Dans la première partie du spectacle, le débit de parole rapide met sous tension. L’humour est quelque peu redondant avec des expressions québécoises rabâchées. En revanche, les interactions avec le public sont hilarantes et relèvent de l’authenticité. Il y a vraiment un rapport intime avec les spectateur·ices et c’est appréciable.
Un spectacle en trois parties
Débutant par un one-woman show énergique et drôle, la narration commence enfin. Toujours débordante de vitalité, la comédienne incarne et illustre la vie dépossédée de la femme célèbre. L’énergie généreuse de la comédienne se traduit aussi par l’utilisation totale de l’espace du plateau. Très vite, nous ressentons l’épuisement d’être une célébrité et nous nous essoufflons avec elle.

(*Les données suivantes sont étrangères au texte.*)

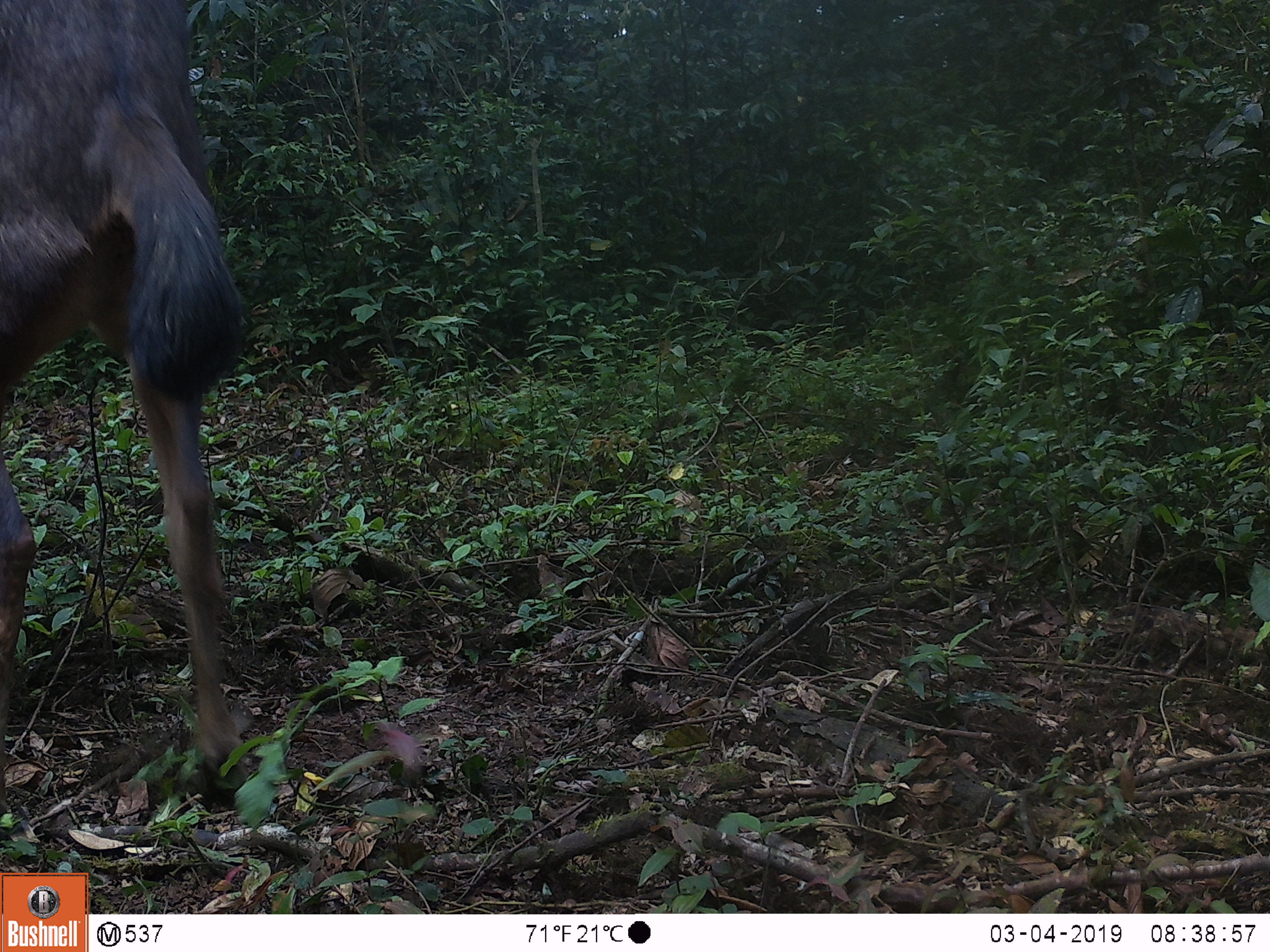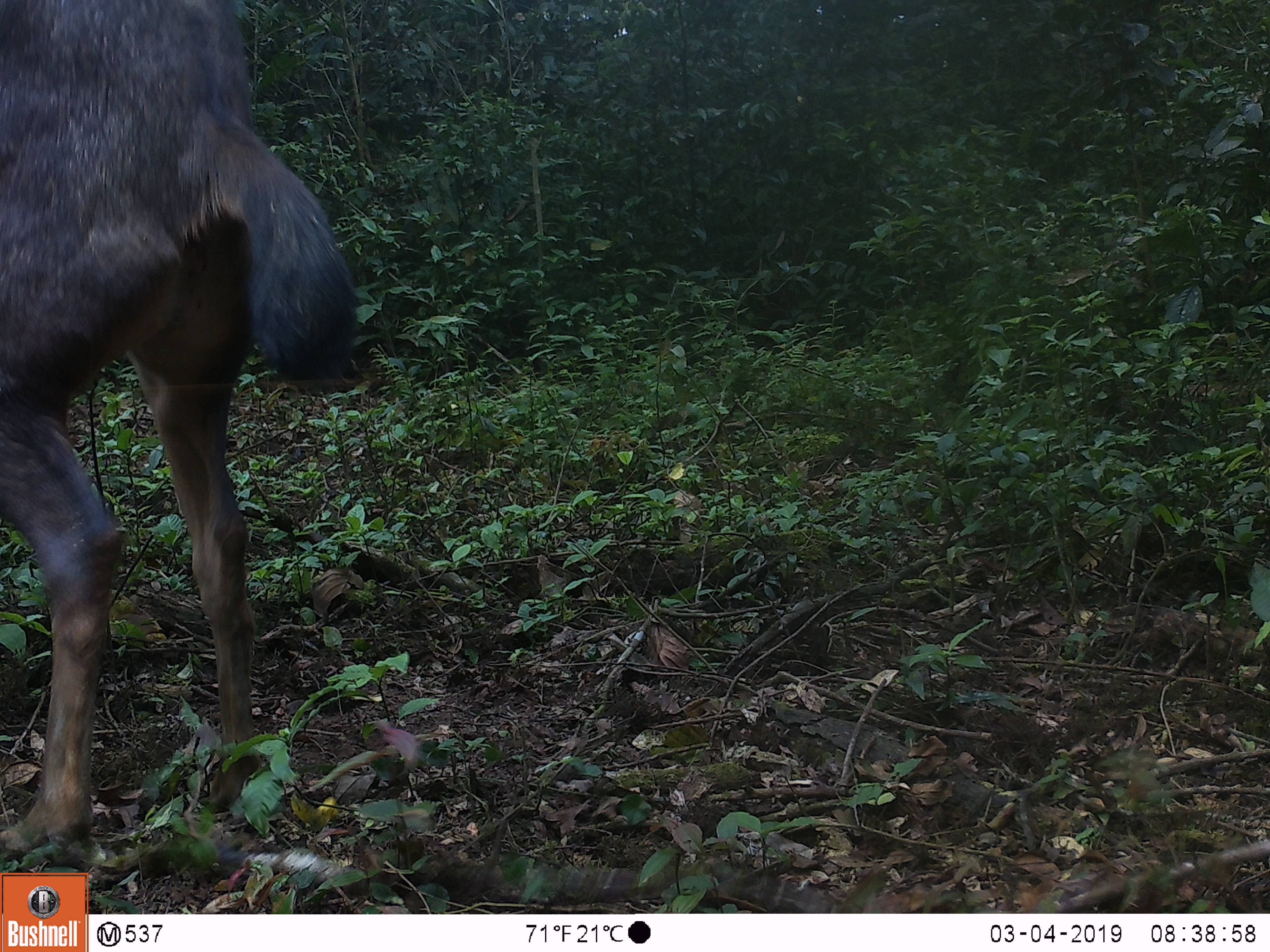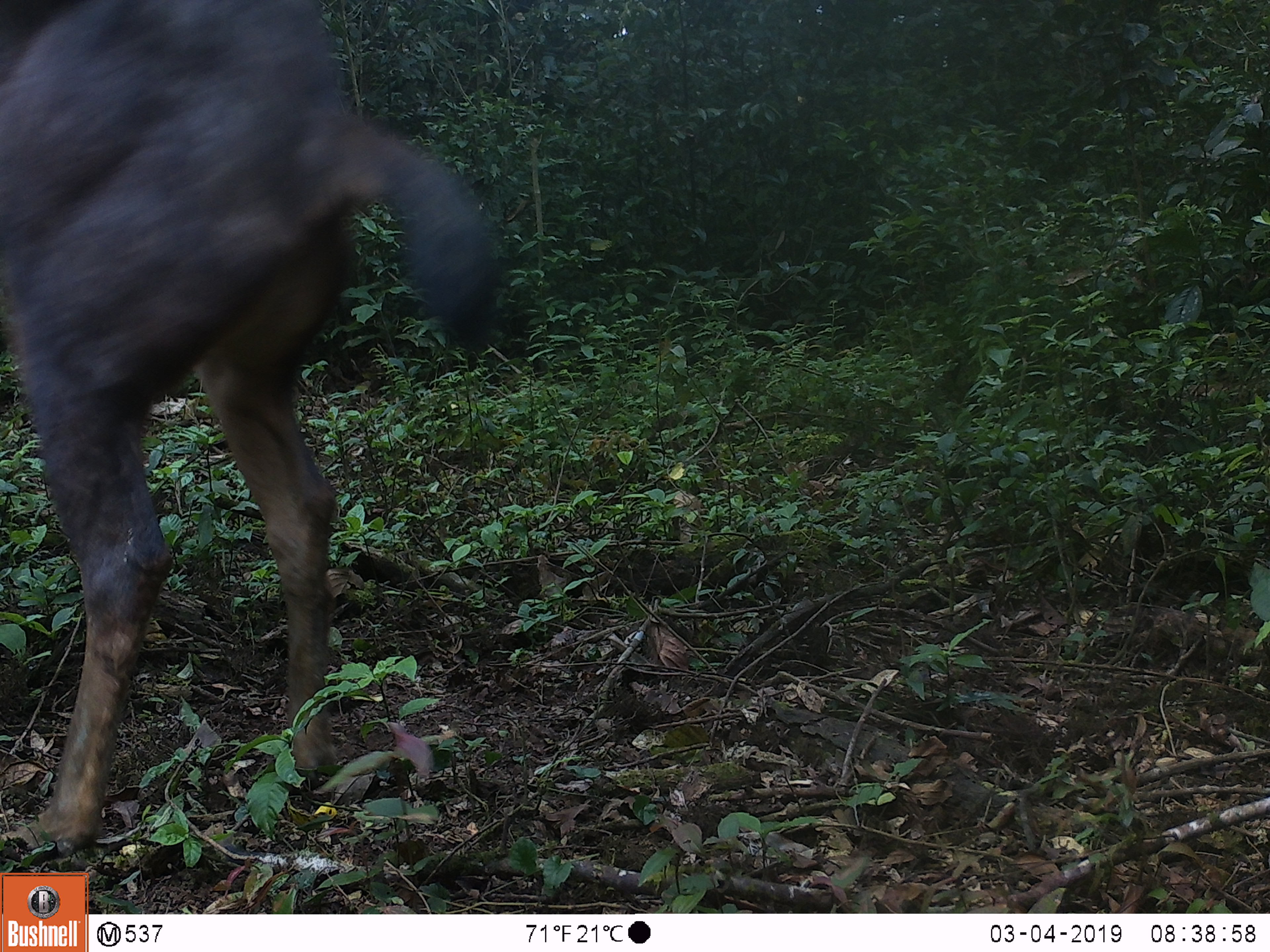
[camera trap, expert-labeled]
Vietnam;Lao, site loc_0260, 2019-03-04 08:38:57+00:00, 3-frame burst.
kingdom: Animalia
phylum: Chordata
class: Mammalia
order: Artiodactyla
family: Cervidae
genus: Rusa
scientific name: Rusa unicolor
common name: sambar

La rythmique du spectacle est abrupte, nous sommes quelque peu balloté·es entre les différentes vies et les différents temps. A la fin, le temps se suspend enfin pour nous laisser respirer tout en rêvassant face à cette image finale. Nous voilà enfin dans ce jardin fantasmé tout au long de la narration et c’est beau. Il n’y a plus de superflu d’énergie ni de perruque ou faux-cils. Toute cette tension prend finalement sens avec le soulagement que procure ce moment. Le fond de cette scène est sûrement plus funeste que ce qui est décrit précédemment. Serait-ce finalement la paix que cause la mort ?
Portrait de femmes
Son costume est sujet à la sexualisation du corps de la femme, poussé consciemment par des positions qui invitent les yeux baladeurs. La comédienne se retourne parfois pour lancer des regards entre complicité et accusation envers les voyeuristes que nous sommes en tant que spectateur·ices. Sans dire que cette pièce est volontairement militante, elle s’inscrit dans son temps et soulève quelques problématiques féministes.
On s’attache à ce personnage d’une grande authenticité grâce au jeu généreux de la comédienne et aux peurs du personnage qui sont en fait les nôtres. C’est un personnage incongru de par son costume, ses mimiques et sa roulotte énigmatique. Avec une peur de la vieillesse physique, le personnage peint par la metteuse en scène est comme nous tous·tes : elle a une grande peur de la mort et du dépérissement des corps.
Un lyrisme contrasté
Bien que le corps de la comédienne soit très engagé, l’imagination du public est titillée par la narration. Le texte est rempli de poésie. Il allie images, souffrance et appel à l’aide. Malgré de jolis mots souvent ponctués d’humour, il est déroutant qu’il y ait des passages plus crus. Le personnage est brut et authentique et nous le ressentons dans ses paroles, notamment lorsqu’elle décrit avec précision la décomposition du corps.
Dans ce spectacle, il est beaucoup question de métamorphose ; celle opérée sur le personnage mais aussi les changements de rythme et d’occupation de l’espace scénique.